▶ **Supplied text**:
Both Sanchez and Singletary adopted for their districts the rationale set out in Heller. In that case, a Jewish defendant was convicted of tax evasion by a jury that engaged in anti-Semitic jokes and slurs. One juror told another person he was on a jury which was trying a Jewish defendant, and he said: “Let’s hang him.” Another commented on the number of the defendant’s witnesses who had Jewish surnames, and the jurors broke into “gales of laughter.” Another laughed that a Rabbi witness had come to “bless” the defendant. Others evidenced prejudice by enjoying the defendant’s discomfort in the courtroom during presentation of the prosecutor’s case.
The trial judge in Heller conducted juror interviews but concluded, as did the trial court in Sanchez, that the jurors could disregard the jokes and comments and reach a fair and impartial verdict. Not so, said the Eleventh Circuit, speaking through Judge Tuttle: “The judiciary, as an institution given a constitutional mandate to ensure equality and fairness in the affairs of our country when called on to act in litigated cases, must remain ever vigilant in its responsibility.” 785 F.2d at 1527. “Such jokes and slurs made by jurors while conducting their official duties prevents impartial decision-making from taking place. To allow such behavior in the jury room would erode public confidence in the equity of our system of justice.” The Eleventh Circuit concluded: “The people cannot be expected to respect their judicial system if its judges do not, first, do so.” 785 F.2d at 1529.
The court in Heller held that the juror’s conduct in making ethnic jokes and slurs during the trial process deprived the defendant of an impartial, fair trial.2 Once this course of conduct was shown to have occurred, actual prejudice to the individual jurors was not relevant. It reversed and ordered a new trial.

▶ **Dataset excerpts**:

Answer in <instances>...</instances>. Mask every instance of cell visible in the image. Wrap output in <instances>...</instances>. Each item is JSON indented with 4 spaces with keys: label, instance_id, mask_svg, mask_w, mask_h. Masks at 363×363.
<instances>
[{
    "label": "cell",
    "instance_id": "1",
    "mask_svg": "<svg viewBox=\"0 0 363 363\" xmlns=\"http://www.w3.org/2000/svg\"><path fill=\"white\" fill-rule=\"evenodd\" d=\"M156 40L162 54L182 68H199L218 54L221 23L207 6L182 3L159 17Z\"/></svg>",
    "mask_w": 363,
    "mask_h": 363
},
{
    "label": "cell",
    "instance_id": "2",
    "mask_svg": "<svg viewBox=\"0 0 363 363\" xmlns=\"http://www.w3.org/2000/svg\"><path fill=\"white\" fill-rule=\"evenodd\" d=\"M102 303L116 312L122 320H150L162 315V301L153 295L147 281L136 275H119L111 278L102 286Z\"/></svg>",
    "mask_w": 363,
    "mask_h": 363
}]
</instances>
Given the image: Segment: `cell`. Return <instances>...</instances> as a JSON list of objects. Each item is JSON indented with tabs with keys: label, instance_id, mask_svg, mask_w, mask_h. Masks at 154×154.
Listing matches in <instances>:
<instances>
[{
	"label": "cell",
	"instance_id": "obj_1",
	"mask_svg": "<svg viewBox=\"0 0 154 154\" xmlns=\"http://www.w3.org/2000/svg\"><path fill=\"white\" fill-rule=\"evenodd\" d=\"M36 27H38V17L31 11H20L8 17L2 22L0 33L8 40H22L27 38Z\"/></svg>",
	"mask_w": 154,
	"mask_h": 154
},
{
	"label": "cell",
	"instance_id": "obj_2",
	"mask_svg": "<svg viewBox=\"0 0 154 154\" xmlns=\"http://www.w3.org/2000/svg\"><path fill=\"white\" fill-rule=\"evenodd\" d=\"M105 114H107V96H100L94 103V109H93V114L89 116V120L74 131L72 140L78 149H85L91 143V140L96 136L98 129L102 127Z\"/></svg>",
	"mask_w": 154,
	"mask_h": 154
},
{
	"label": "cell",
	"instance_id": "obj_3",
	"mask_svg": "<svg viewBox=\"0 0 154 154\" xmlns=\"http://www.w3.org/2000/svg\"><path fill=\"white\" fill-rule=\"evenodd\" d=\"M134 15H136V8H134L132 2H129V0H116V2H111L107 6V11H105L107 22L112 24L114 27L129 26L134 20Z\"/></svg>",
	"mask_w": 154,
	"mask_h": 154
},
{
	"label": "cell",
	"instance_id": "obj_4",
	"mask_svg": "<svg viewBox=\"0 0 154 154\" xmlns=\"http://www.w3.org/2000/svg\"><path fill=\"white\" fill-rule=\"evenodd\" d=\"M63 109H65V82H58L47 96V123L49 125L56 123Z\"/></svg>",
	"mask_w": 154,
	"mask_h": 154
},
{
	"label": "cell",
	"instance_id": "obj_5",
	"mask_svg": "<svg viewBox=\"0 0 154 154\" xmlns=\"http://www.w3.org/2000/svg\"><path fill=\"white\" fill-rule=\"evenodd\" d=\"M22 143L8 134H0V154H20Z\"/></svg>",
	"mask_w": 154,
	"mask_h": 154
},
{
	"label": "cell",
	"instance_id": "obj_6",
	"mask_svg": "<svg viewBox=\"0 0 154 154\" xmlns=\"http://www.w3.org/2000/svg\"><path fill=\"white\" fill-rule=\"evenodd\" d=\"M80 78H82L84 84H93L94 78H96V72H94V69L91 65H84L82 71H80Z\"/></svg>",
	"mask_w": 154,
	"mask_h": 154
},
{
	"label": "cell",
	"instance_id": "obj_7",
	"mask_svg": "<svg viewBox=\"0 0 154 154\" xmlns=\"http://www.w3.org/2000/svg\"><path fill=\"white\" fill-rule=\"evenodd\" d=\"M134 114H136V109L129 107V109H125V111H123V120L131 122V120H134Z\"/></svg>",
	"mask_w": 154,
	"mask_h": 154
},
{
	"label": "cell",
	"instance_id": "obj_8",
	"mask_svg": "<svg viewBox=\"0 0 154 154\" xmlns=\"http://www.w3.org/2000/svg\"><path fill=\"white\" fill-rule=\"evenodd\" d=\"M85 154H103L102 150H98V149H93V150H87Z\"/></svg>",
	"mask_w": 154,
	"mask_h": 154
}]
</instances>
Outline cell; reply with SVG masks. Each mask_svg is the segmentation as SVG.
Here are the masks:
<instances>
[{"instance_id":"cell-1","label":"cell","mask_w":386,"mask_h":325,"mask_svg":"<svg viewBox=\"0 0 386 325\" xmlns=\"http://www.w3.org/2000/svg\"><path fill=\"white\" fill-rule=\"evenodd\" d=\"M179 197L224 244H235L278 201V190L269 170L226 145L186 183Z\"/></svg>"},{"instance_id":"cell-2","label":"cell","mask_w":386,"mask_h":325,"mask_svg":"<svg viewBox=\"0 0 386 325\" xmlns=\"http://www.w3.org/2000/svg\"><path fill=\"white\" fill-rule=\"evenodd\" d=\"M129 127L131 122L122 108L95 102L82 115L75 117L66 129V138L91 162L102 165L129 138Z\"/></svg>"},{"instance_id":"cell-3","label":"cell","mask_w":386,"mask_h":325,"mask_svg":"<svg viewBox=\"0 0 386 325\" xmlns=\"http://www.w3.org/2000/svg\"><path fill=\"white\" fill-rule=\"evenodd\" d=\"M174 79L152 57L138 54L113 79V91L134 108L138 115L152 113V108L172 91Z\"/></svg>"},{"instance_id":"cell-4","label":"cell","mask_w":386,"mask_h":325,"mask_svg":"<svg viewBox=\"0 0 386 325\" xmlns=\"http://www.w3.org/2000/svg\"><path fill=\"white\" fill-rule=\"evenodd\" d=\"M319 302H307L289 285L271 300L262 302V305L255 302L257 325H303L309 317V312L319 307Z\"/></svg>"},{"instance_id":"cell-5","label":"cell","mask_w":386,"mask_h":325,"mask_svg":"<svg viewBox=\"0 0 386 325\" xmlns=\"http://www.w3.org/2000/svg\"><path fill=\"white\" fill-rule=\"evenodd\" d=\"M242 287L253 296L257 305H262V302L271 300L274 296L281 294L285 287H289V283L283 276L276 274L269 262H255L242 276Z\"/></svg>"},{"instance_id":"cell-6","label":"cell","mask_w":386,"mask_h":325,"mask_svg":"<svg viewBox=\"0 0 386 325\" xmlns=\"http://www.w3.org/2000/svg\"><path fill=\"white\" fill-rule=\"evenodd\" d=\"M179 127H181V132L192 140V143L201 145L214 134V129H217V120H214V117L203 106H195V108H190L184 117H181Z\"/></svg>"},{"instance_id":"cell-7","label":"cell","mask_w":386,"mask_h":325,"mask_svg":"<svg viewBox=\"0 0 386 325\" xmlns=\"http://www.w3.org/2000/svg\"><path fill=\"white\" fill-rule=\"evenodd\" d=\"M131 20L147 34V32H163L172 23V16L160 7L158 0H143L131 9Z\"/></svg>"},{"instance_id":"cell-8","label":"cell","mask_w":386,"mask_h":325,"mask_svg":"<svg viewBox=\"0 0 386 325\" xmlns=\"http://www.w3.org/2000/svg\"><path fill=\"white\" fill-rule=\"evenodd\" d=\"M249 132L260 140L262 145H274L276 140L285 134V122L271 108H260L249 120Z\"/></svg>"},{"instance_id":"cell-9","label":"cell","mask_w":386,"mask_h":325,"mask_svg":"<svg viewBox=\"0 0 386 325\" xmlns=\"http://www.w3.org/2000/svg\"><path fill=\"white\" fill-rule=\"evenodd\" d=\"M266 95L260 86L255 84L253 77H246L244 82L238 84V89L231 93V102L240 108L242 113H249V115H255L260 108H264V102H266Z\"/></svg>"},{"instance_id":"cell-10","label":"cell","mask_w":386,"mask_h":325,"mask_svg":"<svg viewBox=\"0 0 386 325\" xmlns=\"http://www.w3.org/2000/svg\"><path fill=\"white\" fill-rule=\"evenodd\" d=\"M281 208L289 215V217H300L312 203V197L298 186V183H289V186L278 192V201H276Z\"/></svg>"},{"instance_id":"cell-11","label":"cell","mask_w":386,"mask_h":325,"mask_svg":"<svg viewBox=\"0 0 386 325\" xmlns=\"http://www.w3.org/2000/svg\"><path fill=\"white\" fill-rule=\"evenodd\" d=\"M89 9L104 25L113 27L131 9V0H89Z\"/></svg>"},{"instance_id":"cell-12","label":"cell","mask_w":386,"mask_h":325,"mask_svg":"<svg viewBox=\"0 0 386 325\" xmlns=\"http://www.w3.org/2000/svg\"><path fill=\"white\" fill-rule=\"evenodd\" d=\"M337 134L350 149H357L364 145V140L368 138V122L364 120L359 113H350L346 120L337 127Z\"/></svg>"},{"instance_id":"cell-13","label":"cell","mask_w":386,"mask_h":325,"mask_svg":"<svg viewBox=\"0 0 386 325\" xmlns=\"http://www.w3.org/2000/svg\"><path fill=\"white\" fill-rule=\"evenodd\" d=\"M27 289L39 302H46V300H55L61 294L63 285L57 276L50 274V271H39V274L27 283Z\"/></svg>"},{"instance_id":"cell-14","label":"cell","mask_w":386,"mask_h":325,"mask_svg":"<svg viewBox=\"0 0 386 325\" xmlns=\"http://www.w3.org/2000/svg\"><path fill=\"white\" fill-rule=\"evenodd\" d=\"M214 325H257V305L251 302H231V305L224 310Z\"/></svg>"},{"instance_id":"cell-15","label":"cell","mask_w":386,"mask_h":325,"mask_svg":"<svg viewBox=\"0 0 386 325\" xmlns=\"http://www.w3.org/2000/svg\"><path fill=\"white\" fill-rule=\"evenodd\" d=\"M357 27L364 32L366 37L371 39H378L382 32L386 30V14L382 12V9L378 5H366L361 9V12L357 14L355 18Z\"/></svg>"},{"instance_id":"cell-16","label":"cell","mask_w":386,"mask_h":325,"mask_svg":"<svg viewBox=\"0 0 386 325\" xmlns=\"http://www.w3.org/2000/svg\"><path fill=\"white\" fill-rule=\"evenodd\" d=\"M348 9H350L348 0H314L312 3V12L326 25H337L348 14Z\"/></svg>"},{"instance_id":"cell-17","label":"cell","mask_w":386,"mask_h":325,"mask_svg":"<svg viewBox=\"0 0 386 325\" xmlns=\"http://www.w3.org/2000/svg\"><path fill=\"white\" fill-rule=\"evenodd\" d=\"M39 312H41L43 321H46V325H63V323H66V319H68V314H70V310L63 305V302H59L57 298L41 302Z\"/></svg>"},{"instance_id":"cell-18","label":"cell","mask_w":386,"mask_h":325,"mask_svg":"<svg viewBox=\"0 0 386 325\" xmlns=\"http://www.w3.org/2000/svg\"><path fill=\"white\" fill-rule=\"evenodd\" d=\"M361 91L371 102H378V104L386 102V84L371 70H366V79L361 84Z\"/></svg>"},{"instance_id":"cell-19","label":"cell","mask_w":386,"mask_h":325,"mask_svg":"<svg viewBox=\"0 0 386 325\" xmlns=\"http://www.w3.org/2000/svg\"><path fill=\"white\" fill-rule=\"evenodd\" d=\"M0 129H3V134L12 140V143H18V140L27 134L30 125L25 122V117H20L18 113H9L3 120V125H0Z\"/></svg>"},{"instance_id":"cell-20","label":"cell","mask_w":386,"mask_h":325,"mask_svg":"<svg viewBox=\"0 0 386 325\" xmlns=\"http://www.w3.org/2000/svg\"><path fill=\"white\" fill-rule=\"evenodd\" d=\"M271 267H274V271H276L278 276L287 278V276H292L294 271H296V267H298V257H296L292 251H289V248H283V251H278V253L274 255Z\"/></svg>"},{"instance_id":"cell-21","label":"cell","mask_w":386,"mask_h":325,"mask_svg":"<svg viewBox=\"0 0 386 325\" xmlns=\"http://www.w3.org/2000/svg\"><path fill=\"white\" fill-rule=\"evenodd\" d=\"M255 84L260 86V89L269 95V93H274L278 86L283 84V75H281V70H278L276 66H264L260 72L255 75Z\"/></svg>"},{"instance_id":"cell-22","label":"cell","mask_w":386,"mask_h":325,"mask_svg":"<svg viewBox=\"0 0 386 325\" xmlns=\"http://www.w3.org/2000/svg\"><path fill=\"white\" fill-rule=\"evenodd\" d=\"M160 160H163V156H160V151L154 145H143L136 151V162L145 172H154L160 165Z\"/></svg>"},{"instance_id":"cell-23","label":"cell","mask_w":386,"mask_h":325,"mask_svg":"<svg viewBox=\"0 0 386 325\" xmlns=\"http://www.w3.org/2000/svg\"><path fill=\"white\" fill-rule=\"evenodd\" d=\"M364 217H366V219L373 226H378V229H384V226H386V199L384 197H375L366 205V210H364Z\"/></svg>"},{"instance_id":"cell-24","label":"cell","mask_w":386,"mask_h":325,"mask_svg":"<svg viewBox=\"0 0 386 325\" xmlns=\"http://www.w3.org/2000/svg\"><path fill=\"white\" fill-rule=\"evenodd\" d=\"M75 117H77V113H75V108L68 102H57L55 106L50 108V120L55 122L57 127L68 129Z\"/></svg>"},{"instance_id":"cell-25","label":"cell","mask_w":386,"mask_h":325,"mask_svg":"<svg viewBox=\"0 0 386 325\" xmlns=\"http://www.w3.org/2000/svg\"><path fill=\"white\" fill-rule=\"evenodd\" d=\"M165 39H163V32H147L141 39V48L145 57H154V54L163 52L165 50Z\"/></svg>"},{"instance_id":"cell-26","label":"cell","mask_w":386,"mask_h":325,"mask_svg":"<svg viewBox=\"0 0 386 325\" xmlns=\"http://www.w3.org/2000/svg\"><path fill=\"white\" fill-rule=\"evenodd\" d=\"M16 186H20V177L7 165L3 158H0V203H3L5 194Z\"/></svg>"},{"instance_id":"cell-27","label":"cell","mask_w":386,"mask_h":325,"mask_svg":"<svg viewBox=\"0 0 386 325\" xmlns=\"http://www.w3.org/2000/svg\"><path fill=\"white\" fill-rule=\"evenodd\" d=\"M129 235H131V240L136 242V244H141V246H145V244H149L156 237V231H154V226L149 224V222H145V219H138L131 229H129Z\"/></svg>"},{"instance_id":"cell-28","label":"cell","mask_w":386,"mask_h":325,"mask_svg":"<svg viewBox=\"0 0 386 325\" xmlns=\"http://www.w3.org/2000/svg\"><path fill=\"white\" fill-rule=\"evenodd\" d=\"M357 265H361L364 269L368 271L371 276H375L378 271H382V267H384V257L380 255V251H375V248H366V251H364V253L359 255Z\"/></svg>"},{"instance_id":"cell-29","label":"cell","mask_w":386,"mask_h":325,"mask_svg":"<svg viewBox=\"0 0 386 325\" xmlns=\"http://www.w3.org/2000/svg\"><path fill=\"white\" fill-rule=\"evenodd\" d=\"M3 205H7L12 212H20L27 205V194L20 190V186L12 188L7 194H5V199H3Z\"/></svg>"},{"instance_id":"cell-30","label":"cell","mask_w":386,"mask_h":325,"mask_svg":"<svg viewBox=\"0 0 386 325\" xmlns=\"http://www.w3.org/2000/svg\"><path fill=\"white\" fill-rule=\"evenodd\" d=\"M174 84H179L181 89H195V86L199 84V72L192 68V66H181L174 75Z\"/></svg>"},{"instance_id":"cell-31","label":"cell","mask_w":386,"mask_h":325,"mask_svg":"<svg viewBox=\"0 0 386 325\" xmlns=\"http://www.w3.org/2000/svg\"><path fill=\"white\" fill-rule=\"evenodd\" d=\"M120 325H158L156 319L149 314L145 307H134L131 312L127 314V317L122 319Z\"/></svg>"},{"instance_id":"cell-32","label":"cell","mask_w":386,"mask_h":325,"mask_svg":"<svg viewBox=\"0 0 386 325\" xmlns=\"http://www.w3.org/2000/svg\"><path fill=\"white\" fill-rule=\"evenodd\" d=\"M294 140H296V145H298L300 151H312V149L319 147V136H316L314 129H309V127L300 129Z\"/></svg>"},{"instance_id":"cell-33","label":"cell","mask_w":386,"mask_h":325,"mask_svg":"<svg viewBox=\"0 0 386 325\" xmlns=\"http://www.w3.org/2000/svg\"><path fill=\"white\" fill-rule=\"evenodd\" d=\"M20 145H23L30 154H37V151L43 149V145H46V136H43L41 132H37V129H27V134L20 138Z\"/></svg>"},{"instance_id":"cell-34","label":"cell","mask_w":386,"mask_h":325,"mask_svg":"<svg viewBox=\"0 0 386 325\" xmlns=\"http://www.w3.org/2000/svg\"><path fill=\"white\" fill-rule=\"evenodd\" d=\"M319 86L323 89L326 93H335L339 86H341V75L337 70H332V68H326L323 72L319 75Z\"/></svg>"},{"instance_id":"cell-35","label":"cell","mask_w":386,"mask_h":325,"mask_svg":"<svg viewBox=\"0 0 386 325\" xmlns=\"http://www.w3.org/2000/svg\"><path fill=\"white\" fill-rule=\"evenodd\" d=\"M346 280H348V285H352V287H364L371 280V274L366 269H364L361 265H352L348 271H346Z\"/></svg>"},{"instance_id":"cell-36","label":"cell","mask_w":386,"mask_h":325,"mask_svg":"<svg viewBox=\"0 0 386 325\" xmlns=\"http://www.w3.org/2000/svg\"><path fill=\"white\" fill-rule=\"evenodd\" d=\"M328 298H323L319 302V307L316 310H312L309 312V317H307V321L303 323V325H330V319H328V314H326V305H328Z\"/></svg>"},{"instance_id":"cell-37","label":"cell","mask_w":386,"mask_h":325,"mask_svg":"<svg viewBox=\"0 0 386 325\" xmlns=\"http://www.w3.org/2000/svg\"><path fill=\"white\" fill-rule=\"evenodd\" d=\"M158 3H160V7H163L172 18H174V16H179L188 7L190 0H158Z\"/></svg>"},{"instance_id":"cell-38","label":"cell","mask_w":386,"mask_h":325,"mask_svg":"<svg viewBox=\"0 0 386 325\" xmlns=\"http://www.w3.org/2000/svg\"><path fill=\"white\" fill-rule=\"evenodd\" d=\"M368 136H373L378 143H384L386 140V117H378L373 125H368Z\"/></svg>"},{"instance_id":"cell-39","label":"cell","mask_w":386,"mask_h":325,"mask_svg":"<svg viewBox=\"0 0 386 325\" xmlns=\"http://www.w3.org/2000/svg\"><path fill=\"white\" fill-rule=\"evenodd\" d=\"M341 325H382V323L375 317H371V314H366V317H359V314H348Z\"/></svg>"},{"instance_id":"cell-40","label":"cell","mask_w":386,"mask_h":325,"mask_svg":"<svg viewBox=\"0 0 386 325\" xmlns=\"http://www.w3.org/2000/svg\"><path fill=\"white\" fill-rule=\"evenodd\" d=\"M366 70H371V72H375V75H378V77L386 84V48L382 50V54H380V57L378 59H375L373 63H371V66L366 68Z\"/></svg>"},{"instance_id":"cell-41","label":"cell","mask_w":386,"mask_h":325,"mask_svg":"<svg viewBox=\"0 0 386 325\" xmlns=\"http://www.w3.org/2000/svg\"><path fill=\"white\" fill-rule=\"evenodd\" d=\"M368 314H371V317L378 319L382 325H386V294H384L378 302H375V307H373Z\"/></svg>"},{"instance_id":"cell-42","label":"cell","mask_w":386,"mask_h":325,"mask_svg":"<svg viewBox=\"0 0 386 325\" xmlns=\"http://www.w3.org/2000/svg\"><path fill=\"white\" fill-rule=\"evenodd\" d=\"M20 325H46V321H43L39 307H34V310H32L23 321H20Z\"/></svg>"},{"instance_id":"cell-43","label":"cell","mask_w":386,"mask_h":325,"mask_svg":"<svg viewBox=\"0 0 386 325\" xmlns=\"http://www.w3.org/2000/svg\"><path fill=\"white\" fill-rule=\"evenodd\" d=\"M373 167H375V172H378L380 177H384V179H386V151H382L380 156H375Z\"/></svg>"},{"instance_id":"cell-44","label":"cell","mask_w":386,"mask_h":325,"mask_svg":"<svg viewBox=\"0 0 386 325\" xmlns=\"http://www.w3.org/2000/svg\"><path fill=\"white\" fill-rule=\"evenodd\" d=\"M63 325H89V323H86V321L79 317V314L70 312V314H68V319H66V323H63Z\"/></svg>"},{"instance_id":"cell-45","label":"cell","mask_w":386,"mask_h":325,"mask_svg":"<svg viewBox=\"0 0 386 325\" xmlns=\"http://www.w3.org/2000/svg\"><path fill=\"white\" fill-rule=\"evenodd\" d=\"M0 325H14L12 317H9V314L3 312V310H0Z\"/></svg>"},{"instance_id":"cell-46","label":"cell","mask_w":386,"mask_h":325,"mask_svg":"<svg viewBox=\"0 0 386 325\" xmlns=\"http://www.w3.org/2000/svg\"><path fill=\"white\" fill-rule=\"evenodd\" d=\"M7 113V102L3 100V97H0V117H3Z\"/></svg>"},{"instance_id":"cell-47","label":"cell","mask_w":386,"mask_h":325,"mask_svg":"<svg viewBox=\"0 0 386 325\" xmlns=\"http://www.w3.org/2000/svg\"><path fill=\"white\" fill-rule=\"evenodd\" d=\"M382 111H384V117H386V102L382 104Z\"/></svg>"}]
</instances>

▶ **Brief**: Continue the passage on the Heller juror-misconduct ruling, picking up after its last sentence rather than drawing on the listing.

▶ **Result for this exercise**:
The jurors’ racial jokes and comments testified to by Juror Dowding in this case are far more egregious than those established in Singletary, Sanchez and Heller. The participants in the racist comments were apparently multiple, not just one or two. Further, it is clear, if Dowding’s account is accurate [which the court below should determine via juror interviews], that the racial slurs and comments were directed at these plaintiffs and their witnesses. Compare U.S. v. Caporale, 806 F.2d 1487 (11th Cir.1986), cert. denied, 483 U.S. 1021, 107 S.Ct. 3265, 97 L.Ed.2d 763 (1987). In my view, Dowding’s testimony merited a full judicial interview of the other jurors to determine what actually happened in this case.3 Accordingly, we should remand this case to conduct such interviews.4 If it is established that the jurors in this case cracked racial jokes and made racially biased comments (as Dowding testified) while acting in their capacity as jurors in this case, a new trial should be ordered. Such behavior is objective and extrinsic. It does not “inhere” in the verdict. The fact that it happened deprived the litigants of a fair trial. Singletary; Sanchez; Heller. Amend. 7, U.S. Const. Art. I, § 22, Fla. Const.

. $10,560.00.

. .Amend. 7, U.S. Const. Art. I, § 22, Fla. Const.

. See International Union of Operating Engineers Local 675 v. Kinder, 573 So.2d 385 (Fla. 4th DCA 1991), appeal dismissed, 598 So.2d 76 (Fla.1992).

.See Snook v. Firestone Tire & Rubber Co., 485 So.2d 496 (Fla. 5th DCA 1986).